Modifica le voci dalla riga che contiene "From the shooting" fino all'ultima voce compresa, sostituendo "ground floor window" con "street-level window" e lasciando invariato tutto il resto.
┏━━
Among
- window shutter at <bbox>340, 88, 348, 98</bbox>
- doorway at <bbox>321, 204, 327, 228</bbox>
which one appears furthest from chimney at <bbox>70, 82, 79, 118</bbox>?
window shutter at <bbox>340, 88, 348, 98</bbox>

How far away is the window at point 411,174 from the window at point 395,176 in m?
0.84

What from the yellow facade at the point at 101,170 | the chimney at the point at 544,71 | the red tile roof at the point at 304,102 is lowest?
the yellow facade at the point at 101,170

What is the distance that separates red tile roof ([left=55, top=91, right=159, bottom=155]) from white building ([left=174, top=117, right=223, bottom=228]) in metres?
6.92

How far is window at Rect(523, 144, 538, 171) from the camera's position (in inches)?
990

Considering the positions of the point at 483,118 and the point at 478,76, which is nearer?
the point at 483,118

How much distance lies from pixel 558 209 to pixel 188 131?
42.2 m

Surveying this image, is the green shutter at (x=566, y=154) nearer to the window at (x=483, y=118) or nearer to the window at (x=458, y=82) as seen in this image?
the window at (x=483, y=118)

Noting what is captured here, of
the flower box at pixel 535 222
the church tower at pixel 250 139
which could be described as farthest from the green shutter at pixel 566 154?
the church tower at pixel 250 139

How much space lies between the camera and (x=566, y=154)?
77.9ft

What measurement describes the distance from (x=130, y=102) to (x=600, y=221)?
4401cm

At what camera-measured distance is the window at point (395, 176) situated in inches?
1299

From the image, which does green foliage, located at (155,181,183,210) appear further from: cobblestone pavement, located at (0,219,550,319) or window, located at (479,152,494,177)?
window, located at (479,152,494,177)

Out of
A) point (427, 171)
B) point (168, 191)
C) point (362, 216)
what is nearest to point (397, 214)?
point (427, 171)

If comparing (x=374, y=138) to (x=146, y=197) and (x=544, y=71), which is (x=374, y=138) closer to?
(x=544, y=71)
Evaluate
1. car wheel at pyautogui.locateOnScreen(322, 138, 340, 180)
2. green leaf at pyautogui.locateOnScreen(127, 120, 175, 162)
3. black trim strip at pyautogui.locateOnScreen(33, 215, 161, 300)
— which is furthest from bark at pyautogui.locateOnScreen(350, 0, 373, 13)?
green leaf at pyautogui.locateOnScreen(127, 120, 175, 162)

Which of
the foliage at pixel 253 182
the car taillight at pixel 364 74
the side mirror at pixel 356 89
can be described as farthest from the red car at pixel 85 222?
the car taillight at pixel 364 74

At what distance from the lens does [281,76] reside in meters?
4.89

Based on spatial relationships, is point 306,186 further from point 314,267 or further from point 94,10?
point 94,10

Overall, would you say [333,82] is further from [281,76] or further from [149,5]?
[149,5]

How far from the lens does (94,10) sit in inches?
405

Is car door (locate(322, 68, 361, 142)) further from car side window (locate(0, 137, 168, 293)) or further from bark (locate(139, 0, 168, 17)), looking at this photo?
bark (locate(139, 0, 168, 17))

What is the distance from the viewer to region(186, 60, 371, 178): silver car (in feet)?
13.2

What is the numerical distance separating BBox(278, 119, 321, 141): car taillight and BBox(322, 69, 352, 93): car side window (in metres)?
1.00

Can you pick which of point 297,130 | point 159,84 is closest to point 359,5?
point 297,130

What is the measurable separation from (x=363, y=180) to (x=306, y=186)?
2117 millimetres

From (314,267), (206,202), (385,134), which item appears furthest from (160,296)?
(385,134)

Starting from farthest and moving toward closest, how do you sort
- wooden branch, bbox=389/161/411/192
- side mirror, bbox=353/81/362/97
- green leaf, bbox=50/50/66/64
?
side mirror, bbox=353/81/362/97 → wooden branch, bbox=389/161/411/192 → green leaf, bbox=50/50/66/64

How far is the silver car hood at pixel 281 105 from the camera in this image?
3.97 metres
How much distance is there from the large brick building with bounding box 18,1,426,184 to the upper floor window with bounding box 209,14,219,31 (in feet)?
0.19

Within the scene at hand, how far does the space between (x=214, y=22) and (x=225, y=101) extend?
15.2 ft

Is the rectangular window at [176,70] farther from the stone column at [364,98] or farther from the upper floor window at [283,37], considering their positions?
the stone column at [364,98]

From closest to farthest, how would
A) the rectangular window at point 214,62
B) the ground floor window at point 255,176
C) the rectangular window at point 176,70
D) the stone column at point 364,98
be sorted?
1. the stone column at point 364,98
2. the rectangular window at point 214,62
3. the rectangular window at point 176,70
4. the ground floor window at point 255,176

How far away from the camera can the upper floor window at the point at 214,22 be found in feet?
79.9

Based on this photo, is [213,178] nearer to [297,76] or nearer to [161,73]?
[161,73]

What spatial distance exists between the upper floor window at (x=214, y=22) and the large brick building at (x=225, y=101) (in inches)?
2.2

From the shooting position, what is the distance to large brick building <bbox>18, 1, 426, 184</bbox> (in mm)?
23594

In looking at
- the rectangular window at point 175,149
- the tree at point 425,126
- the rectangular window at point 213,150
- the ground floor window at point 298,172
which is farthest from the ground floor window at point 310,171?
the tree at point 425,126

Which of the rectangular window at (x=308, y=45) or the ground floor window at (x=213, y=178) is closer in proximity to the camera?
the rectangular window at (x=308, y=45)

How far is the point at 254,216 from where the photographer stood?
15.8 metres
┗━━
**Esercizio svolto:**
From the shooting position, what is the distance to large brick building <bbox>18, 1, 426, 184</bbox> (in mm)?
23594

In looking at
- the rectangular window at point 175,149
- the tree at point 425,126
- the rectangular window at point 213,150
- the street-level window at point 298,172
which is farthest from the street-level window at point 310,171?
the tree at point 425,126

Which of the rectangular window at (x=308, y=45) or the street-level window at (x=213, y=178) is closer in proximity to the camera?
the rectangular window at (x=308, y=45)

How far is the point at 254,216 from where the photographer stood?
15.8 metres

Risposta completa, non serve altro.